> **Document text**:
--- START ---

Figure 3. The maternal microbiome influences fetal immune and brain development.

The maternal microbiome produces microbe-associated molecular patterns and secondary metabolites that can impact the developing fetus. Several factors influence the initial acquisition of microbes, including the route of delivery and breast-feeding. The initial infant gut microbiota is dominated by Firmicutes and Proteobacteria, and experiences diet-related shifts, such as the increase in Bifidobacterium following breast-feeding, and Bacteroidetes following a transition to solid foods. Bacterial alpha-diversity increases, eventually reaching complexity similar to the adult. Antimicrobial factors in the gut increase concurrent to the changing infant microbiome. Maturation of the immune system also begins in the fetal period and persists into postnatal development. Hematopoiesis first occurs in the yolk sac and continues in the fetal liver. Lymphoid organs, such as the spleen and thymus, follow, and immune circulating immune cells are also found in the developing fetus. Structural maturation of gut immunity is evident just before birth, although immune function is reduced during this phase. The fetus is capable of producing low levels of immunoglobulins, such as IgG, but relies heavily on maternal immunoglobulins. Following birth, acquisition of immunoglobulins is facilitated through breast-milk. Brain development occurs concurrently over defined stages, starting with the proliferation and migration of neuronal progenitor cells. Shortly after, immature macrophages from the yolk sac migrate to the central nervous system where they mature to resident microglial cells. Shortly after, wiring of the brain circuitry begins with the onset of synaptogenesis. During the late gestational period, astrocytes develop to facilitate the increasing metabolic demand for brain growth. During the late fetal period, and into early postnatal development, synaptic remodeling and pruning occurs, with studies demonstrating a clear role for microglial mediated synaptic editing as well as astrocyte-mediated pruning of the synapse.

--- END ---

> **Activity**: According to the caption on the maternal microbiome, where does hematopoiesis first occur? Work only from the caption above.

> **Extracted data**:
--- START ---

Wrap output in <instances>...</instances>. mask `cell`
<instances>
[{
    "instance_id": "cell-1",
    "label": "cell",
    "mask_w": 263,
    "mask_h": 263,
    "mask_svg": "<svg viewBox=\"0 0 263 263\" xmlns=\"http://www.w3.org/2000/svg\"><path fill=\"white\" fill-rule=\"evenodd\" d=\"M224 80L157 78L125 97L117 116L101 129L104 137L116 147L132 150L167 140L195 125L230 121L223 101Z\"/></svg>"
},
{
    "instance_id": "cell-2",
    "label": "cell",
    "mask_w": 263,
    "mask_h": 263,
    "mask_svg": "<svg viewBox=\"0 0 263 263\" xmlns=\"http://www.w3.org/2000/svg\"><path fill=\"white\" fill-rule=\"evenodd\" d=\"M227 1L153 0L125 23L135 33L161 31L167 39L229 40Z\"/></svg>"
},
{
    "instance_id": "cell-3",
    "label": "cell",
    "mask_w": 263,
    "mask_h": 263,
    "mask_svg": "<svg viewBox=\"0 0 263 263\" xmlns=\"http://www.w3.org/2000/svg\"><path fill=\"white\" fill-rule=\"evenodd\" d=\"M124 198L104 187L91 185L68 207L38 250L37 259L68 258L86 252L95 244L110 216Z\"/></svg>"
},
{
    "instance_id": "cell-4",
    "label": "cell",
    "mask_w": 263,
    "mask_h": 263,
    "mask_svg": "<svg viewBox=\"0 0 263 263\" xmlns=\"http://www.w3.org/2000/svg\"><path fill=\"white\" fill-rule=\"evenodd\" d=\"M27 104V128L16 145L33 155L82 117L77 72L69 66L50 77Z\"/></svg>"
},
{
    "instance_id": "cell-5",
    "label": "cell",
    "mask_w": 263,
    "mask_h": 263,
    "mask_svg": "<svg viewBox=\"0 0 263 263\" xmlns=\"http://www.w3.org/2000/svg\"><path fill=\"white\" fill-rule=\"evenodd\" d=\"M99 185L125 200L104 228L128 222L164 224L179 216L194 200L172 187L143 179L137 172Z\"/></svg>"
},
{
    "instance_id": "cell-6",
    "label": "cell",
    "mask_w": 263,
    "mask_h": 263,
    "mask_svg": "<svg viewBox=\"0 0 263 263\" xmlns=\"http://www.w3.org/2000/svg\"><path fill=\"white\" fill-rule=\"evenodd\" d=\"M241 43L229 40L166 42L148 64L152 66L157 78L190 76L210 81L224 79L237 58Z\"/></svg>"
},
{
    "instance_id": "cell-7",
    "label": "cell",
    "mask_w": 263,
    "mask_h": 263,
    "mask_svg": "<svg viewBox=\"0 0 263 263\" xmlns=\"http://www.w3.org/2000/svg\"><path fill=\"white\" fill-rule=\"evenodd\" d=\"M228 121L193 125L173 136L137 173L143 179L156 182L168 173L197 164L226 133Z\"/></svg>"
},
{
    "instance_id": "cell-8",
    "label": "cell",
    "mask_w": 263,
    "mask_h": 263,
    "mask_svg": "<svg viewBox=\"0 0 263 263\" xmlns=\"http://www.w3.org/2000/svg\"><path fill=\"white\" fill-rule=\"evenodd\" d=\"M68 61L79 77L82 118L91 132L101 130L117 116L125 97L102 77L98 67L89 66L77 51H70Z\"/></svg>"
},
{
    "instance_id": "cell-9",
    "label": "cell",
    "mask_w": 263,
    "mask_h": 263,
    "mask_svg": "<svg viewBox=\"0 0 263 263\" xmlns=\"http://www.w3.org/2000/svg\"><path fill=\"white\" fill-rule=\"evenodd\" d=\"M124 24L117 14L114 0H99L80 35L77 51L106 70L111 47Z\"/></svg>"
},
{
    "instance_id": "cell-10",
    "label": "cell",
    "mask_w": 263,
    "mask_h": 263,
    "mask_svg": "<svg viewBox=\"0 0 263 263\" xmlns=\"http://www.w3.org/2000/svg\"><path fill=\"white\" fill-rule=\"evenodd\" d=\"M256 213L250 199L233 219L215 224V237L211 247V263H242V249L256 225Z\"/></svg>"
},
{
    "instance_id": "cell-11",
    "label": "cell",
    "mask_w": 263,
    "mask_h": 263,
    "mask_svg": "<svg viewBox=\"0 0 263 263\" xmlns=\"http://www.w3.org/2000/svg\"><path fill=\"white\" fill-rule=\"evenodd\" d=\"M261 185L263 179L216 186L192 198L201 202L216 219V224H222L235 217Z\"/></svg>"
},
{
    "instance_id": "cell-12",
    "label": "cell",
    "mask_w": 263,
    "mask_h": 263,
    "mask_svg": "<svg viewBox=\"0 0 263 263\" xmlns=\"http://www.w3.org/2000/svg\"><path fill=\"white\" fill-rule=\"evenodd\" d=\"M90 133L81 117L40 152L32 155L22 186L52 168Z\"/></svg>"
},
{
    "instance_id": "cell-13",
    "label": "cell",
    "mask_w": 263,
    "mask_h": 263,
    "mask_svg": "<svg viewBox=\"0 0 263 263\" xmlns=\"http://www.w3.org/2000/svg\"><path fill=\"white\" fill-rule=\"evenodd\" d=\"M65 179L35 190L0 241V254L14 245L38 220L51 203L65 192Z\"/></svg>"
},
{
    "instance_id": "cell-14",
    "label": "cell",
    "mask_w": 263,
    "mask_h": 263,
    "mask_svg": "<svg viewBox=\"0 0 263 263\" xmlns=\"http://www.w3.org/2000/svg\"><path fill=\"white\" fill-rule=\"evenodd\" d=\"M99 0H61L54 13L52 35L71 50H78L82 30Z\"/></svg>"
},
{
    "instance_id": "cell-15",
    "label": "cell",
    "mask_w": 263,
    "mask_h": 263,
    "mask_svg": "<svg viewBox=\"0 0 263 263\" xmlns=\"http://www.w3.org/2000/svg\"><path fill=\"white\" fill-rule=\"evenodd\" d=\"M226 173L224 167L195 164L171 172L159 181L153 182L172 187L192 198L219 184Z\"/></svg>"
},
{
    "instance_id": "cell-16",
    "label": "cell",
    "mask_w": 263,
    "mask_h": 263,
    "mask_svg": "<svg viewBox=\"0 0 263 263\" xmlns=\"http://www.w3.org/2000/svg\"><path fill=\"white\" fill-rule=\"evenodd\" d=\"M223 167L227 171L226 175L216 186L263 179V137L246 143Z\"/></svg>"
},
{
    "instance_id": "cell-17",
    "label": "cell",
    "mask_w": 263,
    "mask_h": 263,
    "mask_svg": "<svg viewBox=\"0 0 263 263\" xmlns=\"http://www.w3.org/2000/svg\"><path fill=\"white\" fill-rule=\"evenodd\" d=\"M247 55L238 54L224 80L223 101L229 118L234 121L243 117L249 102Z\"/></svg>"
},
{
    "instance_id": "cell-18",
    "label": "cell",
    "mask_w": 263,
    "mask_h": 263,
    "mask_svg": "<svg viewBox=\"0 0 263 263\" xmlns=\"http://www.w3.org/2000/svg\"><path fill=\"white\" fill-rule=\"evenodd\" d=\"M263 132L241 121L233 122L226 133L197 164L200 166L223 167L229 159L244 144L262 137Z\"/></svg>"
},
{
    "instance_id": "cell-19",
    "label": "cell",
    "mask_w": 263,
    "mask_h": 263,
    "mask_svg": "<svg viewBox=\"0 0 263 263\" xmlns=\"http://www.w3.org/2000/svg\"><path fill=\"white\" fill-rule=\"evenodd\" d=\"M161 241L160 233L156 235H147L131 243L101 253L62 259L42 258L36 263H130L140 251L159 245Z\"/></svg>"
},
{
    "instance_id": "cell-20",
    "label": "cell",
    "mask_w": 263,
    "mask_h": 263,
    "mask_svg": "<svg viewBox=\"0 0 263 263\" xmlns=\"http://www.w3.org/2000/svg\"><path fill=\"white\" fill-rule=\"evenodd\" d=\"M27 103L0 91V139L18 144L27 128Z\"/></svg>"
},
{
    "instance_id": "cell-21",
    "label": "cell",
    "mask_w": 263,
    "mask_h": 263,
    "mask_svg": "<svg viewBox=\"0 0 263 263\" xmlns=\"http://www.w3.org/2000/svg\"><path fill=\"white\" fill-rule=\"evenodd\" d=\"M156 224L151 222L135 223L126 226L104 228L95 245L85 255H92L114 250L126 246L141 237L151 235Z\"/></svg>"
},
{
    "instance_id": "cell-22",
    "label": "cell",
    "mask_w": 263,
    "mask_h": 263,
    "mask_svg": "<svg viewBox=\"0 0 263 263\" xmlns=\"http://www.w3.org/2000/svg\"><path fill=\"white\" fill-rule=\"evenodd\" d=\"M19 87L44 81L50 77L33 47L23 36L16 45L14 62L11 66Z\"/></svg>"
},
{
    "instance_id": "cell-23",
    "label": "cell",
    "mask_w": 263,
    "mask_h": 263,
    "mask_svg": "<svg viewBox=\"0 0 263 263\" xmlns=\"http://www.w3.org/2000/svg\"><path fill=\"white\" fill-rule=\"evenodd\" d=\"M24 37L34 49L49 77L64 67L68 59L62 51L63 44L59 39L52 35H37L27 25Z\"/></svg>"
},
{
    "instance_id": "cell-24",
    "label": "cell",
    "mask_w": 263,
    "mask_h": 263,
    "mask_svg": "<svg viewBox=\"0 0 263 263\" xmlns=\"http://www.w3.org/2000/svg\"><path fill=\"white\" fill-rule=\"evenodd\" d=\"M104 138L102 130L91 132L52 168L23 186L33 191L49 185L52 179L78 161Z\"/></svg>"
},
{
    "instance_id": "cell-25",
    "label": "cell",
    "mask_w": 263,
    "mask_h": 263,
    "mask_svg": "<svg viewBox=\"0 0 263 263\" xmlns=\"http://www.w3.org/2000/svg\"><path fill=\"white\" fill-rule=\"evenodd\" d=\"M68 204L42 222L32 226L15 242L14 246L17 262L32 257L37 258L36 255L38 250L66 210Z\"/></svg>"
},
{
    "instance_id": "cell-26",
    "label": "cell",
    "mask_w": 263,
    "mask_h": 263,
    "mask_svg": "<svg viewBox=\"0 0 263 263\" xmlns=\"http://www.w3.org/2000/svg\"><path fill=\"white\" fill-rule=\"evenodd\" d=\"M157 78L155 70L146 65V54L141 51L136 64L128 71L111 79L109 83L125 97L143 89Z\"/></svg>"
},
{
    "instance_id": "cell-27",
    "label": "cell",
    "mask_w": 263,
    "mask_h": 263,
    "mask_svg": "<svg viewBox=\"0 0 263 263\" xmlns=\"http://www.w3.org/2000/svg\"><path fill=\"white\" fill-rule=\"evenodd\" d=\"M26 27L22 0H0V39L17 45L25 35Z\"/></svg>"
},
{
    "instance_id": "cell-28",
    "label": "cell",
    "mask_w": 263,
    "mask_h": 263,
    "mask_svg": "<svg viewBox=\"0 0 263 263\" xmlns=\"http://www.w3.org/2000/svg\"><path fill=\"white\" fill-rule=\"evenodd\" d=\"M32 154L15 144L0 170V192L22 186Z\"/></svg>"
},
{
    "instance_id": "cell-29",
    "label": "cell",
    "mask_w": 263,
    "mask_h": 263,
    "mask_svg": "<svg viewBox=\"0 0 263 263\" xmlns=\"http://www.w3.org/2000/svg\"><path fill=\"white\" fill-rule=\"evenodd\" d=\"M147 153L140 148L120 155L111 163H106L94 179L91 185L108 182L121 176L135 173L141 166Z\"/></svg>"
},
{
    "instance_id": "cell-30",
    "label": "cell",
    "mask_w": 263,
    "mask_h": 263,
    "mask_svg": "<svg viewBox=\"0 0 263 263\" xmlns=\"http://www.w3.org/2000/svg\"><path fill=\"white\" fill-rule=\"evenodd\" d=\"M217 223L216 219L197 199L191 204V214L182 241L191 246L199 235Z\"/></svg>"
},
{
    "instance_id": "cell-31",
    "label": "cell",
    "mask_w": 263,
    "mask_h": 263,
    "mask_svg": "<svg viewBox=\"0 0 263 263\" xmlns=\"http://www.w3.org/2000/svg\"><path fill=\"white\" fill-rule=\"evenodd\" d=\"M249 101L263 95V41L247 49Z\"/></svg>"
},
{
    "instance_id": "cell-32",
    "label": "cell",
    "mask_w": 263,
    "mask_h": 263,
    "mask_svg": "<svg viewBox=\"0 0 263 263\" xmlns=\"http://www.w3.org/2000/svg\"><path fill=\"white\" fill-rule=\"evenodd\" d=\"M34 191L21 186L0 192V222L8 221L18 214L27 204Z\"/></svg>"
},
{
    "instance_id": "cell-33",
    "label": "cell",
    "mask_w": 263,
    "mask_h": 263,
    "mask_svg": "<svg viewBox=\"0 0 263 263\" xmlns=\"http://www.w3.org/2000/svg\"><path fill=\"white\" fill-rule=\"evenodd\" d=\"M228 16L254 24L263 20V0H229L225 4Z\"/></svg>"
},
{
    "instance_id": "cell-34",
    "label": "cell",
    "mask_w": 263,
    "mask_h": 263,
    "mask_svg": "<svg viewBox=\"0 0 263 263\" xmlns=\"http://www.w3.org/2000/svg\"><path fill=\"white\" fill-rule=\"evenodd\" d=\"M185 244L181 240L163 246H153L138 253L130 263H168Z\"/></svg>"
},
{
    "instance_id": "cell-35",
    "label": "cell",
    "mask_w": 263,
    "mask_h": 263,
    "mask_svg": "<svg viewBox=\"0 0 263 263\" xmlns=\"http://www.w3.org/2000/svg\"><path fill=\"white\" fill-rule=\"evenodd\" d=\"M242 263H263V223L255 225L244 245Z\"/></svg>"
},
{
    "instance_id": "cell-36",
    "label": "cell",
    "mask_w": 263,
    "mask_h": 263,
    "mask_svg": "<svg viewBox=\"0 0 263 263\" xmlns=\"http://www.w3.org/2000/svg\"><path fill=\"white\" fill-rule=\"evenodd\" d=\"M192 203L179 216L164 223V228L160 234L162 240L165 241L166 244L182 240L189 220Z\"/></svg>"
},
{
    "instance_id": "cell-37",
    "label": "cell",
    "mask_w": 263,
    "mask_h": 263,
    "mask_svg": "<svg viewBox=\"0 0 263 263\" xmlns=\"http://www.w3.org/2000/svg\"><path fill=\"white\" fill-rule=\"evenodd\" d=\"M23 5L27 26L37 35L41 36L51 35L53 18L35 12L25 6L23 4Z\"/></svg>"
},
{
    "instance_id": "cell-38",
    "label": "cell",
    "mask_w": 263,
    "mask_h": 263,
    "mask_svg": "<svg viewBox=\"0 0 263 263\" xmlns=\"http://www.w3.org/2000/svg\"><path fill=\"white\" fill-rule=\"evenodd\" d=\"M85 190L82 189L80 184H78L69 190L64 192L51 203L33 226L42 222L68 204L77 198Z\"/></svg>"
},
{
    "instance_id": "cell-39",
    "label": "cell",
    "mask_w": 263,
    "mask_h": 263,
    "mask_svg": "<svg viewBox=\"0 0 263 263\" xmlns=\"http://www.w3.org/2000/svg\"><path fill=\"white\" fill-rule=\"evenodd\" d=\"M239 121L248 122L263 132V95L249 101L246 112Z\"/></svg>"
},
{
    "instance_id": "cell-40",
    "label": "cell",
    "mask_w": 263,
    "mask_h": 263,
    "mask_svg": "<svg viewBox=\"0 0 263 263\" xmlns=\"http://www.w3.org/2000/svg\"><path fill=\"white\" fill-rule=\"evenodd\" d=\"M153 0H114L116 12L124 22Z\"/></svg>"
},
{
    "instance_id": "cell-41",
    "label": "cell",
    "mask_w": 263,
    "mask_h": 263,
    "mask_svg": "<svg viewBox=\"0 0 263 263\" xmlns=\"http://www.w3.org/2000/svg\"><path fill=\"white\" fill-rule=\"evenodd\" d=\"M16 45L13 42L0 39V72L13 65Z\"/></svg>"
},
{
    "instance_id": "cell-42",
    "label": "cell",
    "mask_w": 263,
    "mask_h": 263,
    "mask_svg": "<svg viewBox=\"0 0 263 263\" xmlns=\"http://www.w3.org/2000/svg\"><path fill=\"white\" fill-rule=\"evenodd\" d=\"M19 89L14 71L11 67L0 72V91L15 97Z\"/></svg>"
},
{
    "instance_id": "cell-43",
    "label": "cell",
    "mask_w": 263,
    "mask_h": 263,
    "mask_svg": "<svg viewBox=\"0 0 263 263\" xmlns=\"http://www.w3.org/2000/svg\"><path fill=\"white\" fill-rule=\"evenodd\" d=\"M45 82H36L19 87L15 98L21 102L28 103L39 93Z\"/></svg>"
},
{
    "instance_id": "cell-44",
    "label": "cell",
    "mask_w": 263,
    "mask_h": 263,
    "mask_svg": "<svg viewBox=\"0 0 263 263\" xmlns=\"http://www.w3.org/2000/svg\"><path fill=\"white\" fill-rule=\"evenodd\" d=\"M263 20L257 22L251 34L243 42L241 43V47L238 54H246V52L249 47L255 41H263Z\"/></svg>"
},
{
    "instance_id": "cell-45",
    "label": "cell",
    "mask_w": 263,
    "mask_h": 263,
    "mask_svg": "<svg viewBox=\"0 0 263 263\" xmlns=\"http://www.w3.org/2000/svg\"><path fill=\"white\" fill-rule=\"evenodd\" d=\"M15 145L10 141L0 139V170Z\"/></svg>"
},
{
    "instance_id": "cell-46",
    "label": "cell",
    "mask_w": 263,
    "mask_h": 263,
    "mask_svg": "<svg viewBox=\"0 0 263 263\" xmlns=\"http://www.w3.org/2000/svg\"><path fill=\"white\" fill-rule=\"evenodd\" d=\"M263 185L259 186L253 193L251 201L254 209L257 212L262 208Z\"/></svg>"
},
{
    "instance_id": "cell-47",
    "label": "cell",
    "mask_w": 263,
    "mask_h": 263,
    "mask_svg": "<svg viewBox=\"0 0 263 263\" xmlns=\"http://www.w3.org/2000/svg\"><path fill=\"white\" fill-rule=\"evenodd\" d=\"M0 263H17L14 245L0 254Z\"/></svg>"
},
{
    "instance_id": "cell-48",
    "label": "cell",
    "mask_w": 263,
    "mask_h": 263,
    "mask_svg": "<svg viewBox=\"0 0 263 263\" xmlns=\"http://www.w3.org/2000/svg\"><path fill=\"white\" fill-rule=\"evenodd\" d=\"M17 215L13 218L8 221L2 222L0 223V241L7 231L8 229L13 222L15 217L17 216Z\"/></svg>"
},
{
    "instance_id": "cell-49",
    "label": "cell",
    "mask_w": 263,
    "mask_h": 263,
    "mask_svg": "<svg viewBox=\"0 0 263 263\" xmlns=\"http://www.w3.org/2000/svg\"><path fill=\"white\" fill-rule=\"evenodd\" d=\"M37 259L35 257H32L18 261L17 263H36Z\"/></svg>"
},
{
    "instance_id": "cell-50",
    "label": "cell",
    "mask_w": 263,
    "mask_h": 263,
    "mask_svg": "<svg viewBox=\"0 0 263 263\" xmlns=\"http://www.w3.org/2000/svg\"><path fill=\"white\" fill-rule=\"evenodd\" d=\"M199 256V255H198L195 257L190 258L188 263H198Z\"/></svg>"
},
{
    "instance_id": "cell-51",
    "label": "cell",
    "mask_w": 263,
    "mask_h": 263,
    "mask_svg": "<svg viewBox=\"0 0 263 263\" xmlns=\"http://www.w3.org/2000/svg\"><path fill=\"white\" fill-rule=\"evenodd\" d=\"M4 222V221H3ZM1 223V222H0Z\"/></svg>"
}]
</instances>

--- END ---

> **Response box**: In the yolk sac.